▶ EXERCISE BRIEF
Exact wording is needed for every line from the one holding "豆瓣怎样设置不接收私信" to the end of the records below; write those lines out and omit the pictures.

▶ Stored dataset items
┏━━
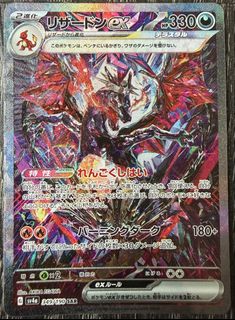 (Category: ) located in . Submitted by tomsoyabean (Listing ID 1429078088, Image 1). Description: .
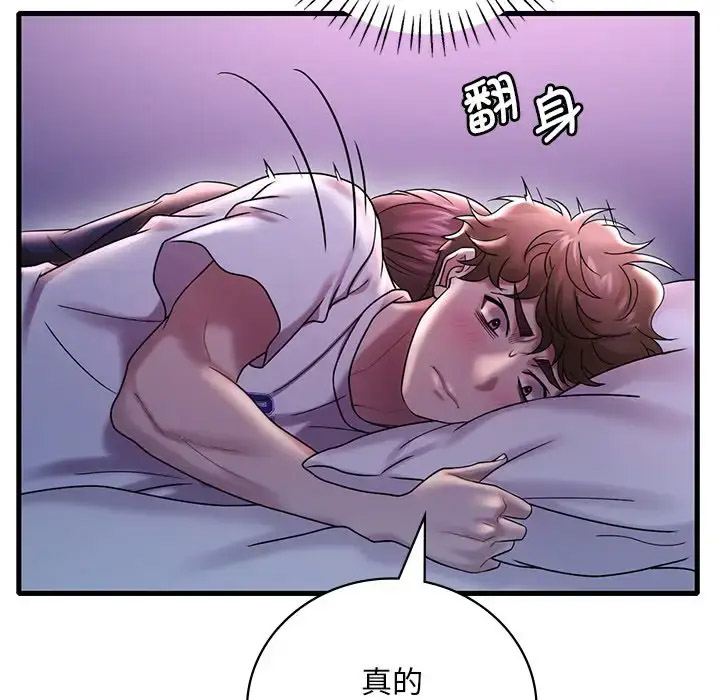 [韩国漫画] 想要拥有她/渴望占有她 剧情,熟女人妻,不伦#[181P]-104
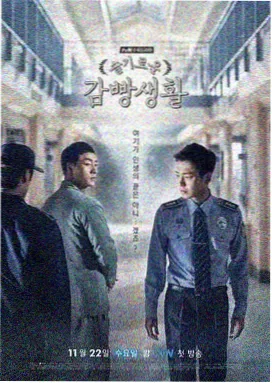 黑暗荣耀 韩剧推荐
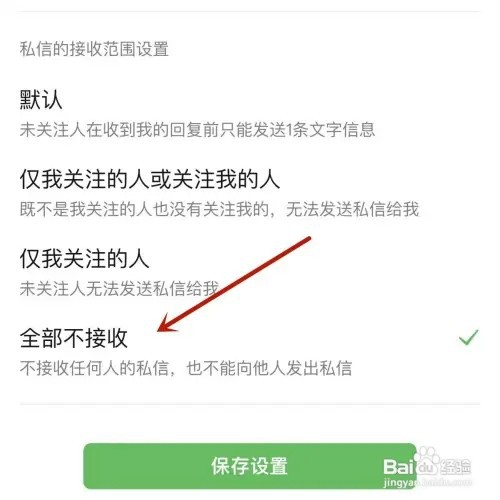 豆瓣怎样设置不接收私信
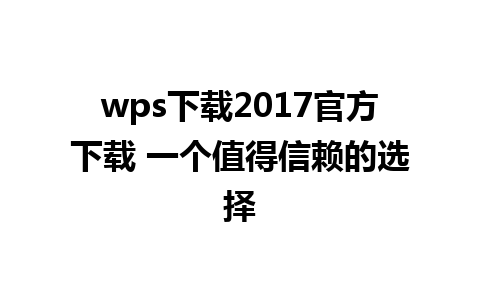 wps下载2017官方下载 一个值得信赖的选择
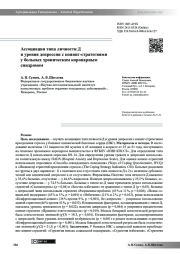 Ассоциация типа личности Д и уровня депрессии с копинг-стратегиями у больных хроническим коронарным синдромом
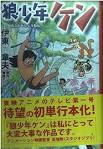 狼少年ケン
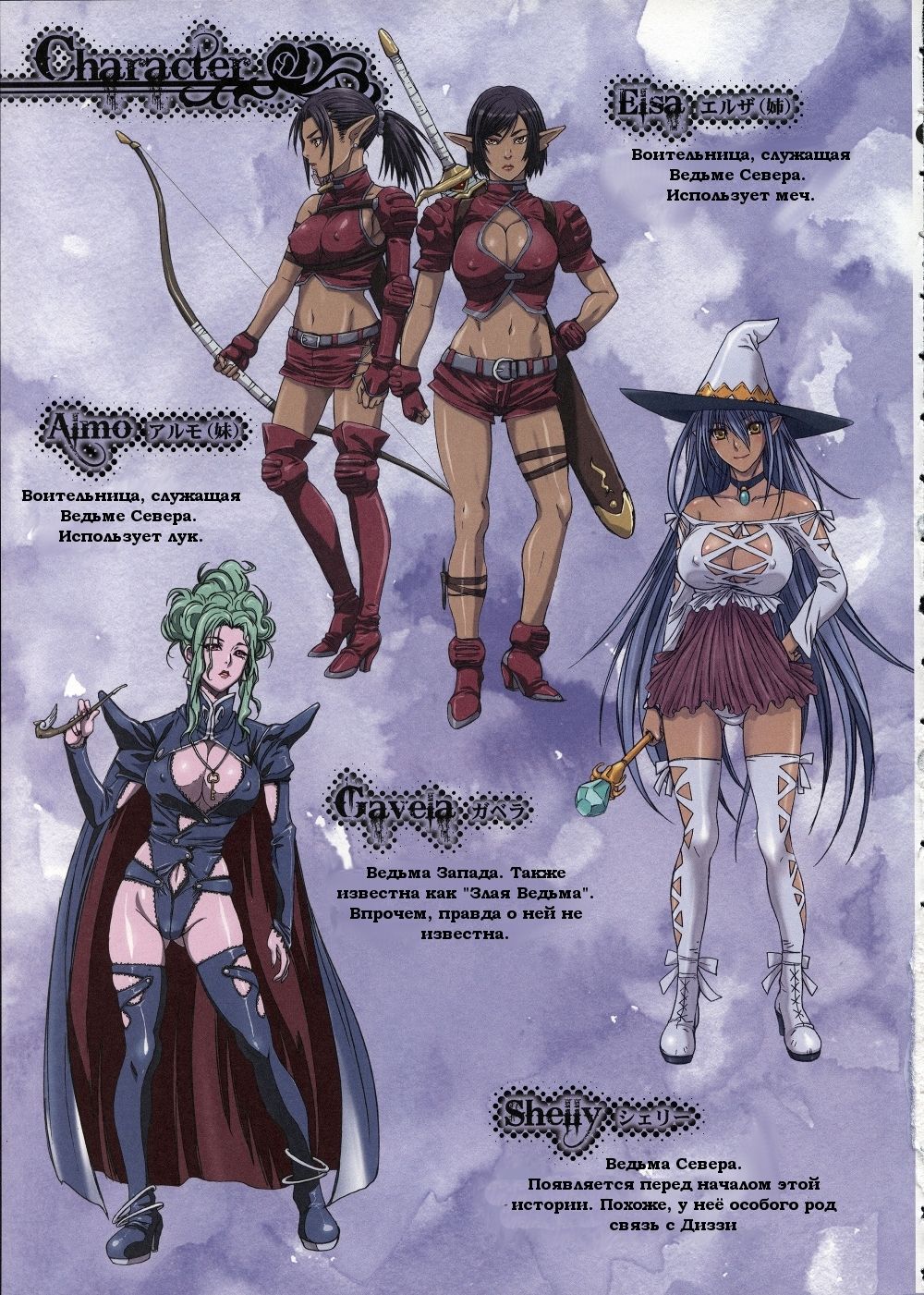 Other Zone 3 ~SURVEILLANT~ page 5 full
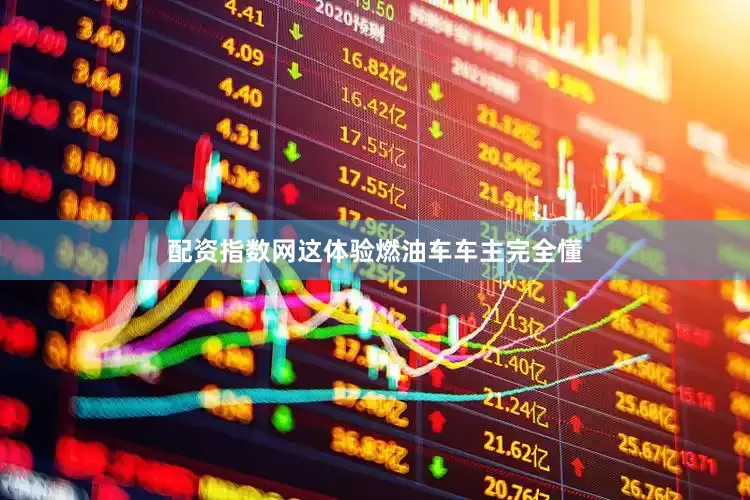 配资指数网这体验燃油车车主完全懂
┗━━
▶ OUTPUT FOR THIS TASK
 豆瓣怎样设置不接收私信
 wps下载2017官方下载 一个值得信赖的选择
 Ассоциация типа личности Д и уровня депрессии с копинг-стратегиями у больных хроническим коронарным синдромом
 狼少年ケン
 Other Zone 3 ~SURVEILLANT~ page 5 full
 配资指数网这体验燃油车车主完全懂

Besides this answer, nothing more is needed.